From Monkey Charm
"The Freedom Fighters have been employed in an effort to interdict arms smuggling to the communist guerrillas in El Salvador, as well as to halt any destabilization efforts against the democratically elected governments of Central America and the Caribbean. We favor a toughening of U.S. policy in the region, including, but not limited to, an escalation of military pressure of all kinds, using overflights, various naval interdictions, and lots of military exercises."
-Ronald Wilson Reagan, 40th President of the United States of America
Conquistador Beach.

Alex Ferraro wanted to breathe.  Inhaling the fragrance of jungle swept in by the Caribbean trade winds, the healing oxygen soothed him.  After picking sea grapes from the trees shown to him by an eight-year-old troublemaker from a local barrio, they sat against the dune enjoying the purple sweetness wrapped around an inedible pit, spitting it at at the sand crabs. 

"Why do you wear pants and boots to the beach?" the funny-annoying kid who would not leave him alone asked in Spanish.

"Don't you have school?"  This was no vacation for Alex, and the local men never wore shorts; those were for gringos.  "I'm looking for a boat to La Moskitia.  Know where I can find one?"  Alex planned to travel down the coast to the isolated wilderness of highland tropical forests and thick low swamps, unreachable by road from the rest of Honduras, where the Miskitu Indians lived.

"Gonna get killed with poison from a bush doctor," the kid said.

"What do you know?"

The kid shrugged.

Dunes seemed to rise around them like creeping terrestrial iguanas clinging to this sun-baked, wind-blown, rain-soaked paradise.  Foamy waves splashed into sand, the sweltering sun made him languid and sleepy -- how could he get anything done in this backwater?  They all had told him not to come.  People said this coast was still too wild to build a resort, six years after the end of the Contra War.  Let them think what they wanted.  Paradise was to forget all failure fears instilled into him from past dissident girlfriends, setting free his parent's dream of a solvent son, to eat the fruits of the trees and watch the choppy surf break into mounds of conch shells strewn by fishermen down the beach.
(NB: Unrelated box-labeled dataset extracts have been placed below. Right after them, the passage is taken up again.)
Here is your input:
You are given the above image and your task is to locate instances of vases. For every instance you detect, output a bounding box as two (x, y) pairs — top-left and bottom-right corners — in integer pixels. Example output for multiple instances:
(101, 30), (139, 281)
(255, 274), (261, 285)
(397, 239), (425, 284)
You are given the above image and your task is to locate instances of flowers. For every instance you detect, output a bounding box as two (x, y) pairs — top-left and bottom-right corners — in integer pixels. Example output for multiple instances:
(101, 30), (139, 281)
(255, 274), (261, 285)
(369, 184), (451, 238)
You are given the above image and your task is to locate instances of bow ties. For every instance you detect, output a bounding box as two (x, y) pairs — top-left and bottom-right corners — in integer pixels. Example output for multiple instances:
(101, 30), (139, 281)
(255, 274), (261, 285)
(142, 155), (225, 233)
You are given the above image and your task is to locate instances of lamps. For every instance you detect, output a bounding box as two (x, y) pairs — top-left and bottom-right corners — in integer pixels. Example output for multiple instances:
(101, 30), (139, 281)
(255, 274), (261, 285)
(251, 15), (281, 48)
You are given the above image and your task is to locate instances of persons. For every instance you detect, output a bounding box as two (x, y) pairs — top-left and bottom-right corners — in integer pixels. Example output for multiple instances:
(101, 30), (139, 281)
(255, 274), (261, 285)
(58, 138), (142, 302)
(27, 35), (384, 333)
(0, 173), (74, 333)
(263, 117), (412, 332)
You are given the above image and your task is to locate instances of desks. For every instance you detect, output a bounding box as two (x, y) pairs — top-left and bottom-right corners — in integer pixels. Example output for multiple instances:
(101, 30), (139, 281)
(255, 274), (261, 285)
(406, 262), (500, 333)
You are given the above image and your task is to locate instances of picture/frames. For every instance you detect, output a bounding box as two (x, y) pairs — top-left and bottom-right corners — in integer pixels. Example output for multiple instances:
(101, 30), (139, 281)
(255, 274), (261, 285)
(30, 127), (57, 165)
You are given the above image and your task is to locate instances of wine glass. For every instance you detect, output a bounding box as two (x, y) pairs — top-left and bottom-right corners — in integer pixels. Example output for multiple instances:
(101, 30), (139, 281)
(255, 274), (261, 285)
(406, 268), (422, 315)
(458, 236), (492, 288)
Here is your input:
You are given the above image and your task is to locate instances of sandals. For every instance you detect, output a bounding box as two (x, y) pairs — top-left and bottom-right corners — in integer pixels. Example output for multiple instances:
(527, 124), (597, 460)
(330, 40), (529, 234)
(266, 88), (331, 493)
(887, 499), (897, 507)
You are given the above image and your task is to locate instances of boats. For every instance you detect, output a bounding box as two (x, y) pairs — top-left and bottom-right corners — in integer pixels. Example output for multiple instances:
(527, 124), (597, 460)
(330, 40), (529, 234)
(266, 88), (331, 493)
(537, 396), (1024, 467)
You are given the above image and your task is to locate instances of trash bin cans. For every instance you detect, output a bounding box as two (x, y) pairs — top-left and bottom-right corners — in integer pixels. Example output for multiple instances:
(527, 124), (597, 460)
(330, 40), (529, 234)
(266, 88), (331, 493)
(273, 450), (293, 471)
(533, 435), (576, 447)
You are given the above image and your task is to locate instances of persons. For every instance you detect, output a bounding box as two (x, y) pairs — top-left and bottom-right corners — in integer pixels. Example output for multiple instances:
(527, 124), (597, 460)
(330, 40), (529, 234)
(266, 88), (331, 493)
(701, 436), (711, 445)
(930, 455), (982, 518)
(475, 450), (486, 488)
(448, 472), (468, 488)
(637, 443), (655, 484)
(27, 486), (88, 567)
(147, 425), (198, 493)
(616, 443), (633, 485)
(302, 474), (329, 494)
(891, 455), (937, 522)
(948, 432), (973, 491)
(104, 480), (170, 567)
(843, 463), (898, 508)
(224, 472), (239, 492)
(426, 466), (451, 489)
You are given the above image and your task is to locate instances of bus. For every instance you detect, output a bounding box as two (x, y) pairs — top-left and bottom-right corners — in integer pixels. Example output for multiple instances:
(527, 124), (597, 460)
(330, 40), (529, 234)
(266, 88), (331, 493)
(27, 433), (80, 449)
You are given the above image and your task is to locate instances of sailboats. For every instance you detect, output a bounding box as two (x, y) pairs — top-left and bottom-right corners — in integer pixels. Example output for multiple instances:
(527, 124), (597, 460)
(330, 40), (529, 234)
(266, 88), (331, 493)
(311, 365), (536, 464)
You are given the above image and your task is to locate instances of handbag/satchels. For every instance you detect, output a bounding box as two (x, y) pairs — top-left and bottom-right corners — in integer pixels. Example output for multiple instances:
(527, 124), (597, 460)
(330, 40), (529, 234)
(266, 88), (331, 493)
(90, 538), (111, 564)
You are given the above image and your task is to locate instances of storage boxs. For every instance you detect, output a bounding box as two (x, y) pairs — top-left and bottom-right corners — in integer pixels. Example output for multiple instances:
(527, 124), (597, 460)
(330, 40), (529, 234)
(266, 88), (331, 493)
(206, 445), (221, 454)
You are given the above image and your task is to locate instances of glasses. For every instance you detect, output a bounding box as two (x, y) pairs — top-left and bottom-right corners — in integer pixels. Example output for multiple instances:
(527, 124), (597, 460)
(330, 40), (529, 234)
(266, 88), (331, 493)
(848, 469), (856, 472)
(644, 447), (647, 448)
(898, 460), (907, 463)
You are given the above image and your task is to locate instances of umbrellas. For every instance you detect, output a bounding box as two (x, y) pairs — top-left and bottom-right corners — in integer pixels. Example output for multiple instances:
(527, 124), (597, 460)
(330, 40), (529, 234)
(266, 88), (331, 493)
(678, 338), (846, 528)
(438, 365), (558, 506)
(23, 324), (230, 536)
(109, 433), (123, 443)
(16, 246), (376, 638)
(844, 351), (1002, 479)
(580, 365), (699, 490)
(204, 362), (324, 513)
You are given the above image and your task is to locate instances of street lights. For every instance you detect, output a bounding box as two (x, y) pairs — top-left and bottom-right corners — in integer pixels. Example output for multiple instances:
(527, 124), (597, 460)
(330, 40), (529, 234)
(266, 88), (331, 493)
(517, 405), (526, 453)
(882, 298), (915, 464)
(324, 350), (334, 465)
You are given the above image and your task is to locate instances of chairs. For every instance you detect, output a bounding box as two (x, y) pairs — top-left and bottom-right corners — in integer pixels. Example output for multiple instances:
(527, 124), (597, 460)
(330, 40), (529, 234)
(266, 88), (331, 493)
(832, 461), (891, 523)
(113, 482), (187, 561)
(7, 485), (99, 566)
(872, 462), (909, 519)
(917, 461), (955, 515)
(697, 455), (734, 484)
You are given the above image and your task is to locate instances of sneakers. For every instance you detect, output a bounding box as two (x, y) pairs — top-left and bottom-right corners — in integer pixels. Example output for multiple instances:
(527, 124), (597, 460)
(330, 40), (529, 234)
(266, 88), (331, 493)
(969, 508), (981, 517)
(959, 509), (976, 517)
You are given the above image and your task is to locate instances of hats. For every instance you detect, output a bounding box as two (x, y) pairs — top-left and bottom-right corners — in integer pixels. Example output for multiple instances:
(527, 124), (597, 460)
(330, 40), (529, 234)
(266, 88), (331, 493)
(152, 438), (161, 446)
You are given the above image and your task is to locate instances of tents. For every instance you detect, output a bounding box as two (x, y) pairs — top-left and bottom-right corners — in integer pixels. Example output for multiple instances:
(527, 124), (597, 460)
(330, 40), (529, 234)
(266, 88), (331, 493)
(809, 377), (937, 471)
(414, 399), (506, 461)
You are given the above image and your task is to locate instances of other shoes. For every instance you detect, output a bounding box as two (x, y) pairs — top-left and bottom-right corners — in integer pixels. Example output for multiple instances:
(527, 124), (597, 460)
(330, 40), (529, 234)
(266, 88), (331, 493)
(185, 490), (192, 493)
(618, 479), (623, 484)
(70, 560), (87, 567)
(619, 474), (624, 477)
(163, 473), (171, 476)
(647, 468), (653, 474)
Alex Ferraro, the kid trailing, walked down the beach to meet with the employer-benefactor, John Blakemore; as well, he could ask about transport from the gringos around.  Scanning the coastal ridge of mountains: did the guanacaste trees resemble wild beasts ready to attack?  Did the giant black clouds looming over the horizon look like angry monsters stalking him?  Only a little.  A flock of black birds that colonized the beach coconut palms kept him on edge with their squawking and screaming. The palms stood over the thatched champa huts where fried fish and beer were peddled to the tourists.  He lost the kid by entering a North American-owned champa where the old benefactor relaxed under a palm-frond roof shading lounge chairs and hammocks with a sandy front beach-area.  Alex had a moment with a pelican perched on a palm stump.  It flew away, strafing the blue-gray water, and soared through the air.  He ignored the stuffed marlin and a stretched jaguar pelt prominently displayed on bamboo poles.  Feeling the thumping beat of reggaeton blasting from a boom box, this dangerous dance with wild jungle anarchy enlivened him.

Blakemore was there on a wooden recliner, fanning himself, having a Salvavida beer.  The view stretched eastward along the Bay of Triunfo, a serene green-blue terminanting at the peninsula of Puerto de la Plata, where Columbus said the first mass on Central American soil in 1502.  Last night's deluge left the air so sparkling one might see clear across the Caribbean to New Orleans, but the Dole port built by the US military blocked the view, where a Polish container ship loaded banana, pineapple, and African palm oil.

Blakemore, sunning his white pant-chafed legs, leaned forward in his chair so the proprietor of the beachside champa restaurant could not see him hand Alex a check.  "If you do your job right, we will open up the entire coast of La Moskitia for ecotourism, for seekers to learn and study with the Miskitu.  It's exciting..."

Alex looked around to see who was watching, just down the hill from the oldest town in Honduras, but no ancient building remained as pirates sacked and burned the grandiose plans the Spaniards envisioned for a new society.  They even shot the freebooter William Walker here, leaving his dream of a new gringo colony to the red soil worms of the Triunfiano cemetery.  Why did he have to accept the job?  He came to Central America to escape the life-debacle back home in Boston, good-bye to suit-wearing, train-riding, clack-a-clack-a-clack.  Alex had lost his job at a land development firm and his girlfriend Bridget deemed him a refugee from reality after he announced his plans to head south.  Enduring six months of unemployment and a month on the road starting in Mexico City, riding chicken buses down the isthmus to the Caribbean, all he really wanted was to find a small village and learn to live without.  How long can someone subsist on no money?  Not long: ecotourism sounded like something he could do.

"I don't know about this..." Alex said to Blakemore.